Ruth M. Gibson, PhD, is a Banting Postdoctoral Fellow at the Center for Innovation in Global Health at the Stanford University School of Medicine. Her research focuses on geopolitical coercion and global maternal and child health. Dr. Gibson is cross-appointed as a postdoctoral fellow at the Center for International Security and Cooperation, Freeman-Spogli Institute for International Studies, Stanford University. Dr. Gibson’s work is funded by the Banting Vanier Secretariat through the Social Science and Humanities Research Council of Canada and through grant funding from the Center for Innovation in Global Health and the Maternal and Child Health Research Institute at Stanford University.

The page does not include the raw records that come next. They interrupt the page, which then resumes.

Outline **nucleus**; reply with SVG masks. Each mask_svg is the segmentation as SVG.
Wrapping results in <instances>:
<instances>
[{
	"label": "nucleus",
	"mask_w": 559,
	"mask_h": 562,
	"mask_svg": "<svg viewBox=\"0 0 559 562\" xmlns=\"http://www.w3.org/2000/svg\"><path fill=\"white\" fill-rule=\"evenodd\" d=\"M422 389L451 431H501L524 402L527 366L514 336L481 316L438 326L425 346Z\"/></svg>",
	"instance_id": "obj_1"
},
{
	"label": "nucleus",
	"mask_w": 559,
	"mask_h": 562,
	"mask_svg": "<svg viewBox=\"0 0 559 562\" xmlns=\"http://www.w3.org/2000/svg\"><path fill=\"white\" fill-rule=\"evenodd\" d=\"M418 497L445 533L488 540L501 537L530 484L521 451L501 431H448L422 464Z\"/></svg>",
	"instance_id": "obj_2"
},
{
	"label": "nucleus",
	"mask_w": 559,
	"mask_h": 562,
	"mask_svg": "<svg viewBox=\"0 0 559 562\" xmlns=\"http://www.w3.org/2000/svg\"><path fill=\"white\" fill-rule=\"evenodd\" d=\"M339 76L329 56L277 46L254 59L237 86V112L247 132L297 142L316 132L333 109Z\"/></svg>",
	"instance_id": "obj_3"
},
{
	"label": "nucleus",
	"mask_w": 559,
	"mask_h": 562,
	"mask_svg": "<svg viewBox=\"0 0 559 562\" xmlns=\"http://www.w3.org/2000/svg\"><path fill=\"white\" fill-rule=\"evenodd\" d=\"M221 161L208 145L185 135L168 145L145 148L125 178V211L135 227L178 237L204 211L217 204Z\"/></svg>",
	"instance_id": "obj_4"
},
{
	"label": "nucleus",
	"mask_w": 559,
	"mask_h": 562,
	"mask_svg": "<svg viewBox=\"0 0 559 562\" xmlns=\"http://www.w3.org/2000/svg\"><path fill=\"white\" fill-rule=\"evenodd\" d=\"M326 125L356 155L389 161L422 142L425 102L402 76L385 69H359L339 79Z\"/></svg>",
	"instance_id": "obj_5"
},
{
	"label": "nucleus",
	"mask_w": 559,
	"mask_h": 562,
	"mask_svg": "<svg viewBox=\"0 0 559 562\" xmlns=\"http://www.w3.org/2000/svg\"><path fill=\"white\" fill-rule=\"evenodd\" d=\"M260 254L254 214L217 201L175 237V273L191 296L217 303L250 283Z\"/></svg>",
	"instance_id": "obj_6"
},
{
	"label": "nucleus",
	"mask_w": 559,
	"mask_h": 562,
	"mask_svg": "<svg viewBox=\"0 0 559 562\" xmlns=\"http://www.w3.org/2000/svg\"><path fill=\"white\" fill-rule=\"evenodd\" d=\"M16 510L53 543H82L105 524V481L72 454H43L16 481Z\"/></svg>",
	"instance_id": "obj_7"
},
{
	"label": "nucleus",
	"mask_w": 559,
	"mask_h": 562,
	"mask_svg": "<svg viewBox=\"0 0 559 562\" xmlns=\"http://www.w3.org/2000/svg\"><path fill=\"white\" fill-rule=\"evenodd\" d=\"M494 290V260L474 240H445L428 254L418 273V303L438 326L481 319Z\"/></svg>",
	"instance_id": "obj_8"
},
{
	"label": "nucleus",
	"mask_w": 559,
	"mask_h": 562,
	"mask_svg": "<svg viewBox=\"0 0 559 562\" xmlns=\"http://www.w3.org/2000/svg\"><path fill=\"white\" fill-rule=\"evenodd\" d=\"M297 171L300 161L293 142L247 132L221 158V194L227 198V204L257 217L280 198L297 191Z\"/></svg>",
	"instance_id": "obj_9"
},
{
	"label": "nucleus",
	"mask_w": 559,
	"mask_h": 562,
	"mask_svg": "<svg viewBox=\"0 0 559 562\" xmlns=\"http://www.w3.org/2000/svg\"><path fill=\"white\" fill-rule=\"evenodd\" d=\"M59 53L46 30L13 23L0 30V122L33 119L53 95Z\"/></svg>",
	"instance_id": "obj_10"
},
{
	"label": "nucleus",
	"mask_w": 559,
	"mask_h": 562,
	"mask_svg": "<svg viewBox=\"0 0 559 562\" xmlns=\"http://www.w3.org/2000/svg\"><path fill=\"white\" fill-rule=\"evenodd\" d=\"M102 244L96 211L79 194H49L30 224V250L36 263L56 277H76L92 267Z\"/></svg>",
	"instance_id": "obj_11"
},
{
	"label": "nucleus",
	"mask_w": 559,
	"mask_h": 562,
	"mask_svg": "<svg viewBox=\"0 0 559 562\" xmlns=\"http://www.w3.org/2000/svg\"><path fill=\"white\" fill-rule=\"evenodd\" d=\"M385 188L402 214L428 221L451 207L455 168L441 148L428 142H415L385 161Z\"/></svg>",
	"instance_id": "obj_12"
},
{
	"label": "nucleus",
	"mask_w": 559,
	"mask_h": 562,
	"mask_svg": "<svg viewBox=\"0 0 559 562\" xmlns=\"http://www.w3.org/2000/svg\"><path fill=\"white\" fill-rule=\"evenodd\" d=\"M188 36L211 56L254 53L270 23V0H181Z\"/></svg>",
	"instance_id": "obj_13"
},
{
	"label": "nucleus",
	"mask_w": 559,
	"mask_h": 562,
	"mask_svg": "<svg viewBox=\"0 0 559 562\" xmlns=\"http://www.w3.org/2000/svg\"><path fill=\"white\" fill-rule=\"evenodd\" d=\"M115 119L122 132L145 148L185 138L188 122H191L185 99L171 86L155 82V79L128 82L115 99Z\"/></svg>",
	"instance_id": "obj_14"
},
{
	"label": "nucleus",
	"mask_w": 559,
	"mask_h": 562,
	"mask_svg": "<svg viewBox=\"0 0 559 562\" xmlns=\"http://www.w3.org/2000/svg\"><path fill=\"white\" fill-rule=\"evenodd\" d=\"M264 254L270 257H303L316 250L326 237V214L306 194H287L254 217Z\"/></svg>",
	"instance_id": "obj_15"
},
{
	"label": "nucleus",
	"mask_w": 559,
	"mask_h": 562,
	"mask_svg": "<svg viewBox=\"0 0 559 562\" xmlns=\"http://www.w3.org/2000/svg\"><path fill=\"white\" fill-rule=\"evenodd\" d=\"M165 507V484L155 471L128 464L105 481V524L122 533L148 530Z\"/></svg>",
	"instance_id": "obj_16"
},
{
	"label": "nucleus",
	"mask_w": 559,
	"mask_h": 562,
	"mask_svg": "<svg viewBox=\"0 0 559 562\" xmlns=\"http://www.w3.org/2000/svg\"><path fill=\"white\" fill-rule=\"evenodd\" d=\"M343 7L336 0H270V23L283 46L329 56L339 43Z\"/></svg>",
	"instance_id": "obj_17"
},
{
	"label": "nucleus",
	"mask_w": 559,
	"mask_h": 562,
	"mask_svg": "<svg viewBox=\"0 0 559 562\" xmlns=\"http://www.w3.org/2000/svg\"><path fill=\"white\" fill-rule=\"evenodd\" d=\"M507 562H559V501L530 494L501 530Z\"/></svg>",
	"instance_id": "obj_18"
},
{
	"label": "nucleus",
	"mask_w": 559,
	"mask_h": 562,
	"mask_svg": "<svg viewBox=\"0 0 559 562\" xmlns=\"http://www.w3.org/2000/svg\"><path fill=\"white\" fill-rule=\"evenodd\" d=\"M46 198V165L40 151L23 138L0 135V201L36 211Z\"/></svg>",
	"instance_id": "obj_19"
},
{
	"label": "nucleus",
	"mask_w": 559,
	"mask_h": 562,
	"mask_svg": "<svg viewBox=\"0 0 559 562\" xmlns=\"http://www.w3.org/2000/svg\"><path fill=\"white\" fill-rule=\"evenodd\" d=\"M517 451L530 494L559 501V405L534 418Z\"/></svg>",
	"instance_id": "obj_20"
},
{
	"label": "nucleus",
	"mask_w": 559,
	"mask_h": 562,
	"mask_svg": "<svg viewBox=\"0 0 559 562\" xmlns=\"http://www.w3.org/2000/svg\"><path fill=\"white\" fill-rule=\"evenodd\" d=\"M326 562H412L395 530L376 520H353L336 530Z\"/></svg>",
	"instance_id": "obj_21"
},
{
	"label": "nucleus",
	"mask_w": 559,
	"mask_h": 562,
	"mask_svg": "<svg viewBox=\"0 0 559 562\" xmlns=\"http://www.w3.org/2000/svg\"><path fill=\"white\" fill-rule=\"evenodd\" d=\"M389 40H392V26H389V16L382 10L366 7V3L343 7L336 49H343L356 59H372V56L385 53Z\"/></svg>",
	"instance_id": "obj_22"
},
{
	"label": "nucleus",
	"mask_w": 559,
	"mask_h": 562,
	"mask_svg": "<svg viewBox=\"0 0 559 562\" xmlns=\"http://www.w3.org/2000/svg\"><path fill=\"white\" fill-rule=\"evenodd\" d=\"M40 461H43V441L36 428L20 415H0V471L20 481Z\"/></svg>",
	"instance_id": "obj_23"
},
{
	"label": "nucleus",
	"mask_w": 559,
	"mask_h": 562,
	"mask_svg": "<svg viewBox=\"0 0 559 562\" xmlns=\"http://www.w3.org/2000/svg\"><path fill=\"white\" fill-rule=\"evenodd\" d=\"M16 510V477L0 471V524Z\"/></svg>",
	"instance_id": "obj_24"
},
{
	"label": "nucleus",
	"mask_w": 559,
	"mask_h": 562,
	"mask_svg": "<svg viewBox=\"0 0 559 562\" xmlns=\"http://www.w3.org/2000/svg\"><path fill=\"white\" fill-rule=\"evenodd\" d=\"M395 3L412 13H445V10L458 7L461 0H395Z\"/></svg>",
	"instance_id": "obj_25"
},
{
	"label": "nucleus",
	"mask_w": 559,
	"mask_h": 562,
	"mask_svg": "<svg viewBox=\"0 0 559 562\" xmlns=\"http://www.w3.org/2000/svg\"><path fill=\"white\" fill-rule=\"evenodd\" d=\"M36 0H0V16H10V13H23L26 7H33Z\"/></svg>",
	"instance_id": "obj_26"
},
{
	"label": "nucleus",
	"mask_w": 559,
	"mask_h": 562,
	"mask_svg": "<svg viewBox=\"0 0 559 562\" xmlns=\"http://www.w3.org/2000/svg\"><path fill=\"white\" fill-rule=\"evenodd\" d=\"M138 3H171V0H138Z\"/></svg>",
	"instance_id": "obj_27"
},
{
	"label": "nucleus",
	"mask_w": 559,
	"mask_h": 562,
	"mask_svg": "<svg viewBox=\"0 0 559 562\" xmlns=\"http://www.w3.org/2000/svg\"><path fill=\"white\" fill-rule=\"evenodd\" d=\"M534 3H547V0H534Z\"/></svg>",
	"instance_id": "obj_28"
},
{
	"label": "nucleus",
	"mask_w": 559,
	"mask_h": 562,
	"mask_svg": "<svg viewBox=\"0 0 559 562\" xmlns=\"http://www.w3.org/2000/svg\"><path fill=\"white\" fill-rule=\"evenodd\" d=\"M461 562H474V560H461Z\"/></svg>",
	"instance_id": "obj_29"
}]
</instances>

Paul H. Wise, MD, is the Richard E. Behrman Professor of Child Health and Society and Professor of Pediatrics and Health Policy at Stanford University School of Medicine. Dr. Wise is also a Senior Fellow at the Center for Democracy, Development and the Rule of Law and the Center for International Security and Cooperation at the Freeman-Spogli Institute for International Studies, Stanford University. He is also Co-Director of the March of Dimes Center for Prematurity Research at Stanford University. Dr. Wise received his MD degree from Cornell University and a Master of Public Health degree from the Harvard School of Public Health. He did his pediatric training at the Children’s Hospital in Boston. Dr. Wise has led numerous highlevel, cross-disciplinary research initiatives focused on health inequalities, child health policy, and global child health in complex political environments. He leads a multidisciplinary initiative, Children in Crisis, which is directed at integrating expertise in computer science, artificial intelligence, political science, security, and health services in areas of civil conflict and unstable governance.

Michele Barry, MD, is the Senior Assistant Dean of Global Health and Drs. Ben & A. Jess Shenson Professor at the Stanford School of Medicine and Director of the Center for Innovation in Global Health. She is chair emeritus of the board of directors for the Consortium of Universities for Global Health, founder of the Stanford/Yale Global Health Scholars Program, which has sent more than 1,000 physicians overseas to underserved areas, past president of the American Society of Tropical Medicine & Hygiene, and an elected member of the Institute of Medicine and National Academy of Sciences. A passionate clinician and scholar focused on health equity, she has sent hundreds of students around the world to create innovative global health programs. She is a global leader in developing female leadership in medicine and global health and has led efforts to raise awareness and respond to the extreme risks to human health posed by climate change.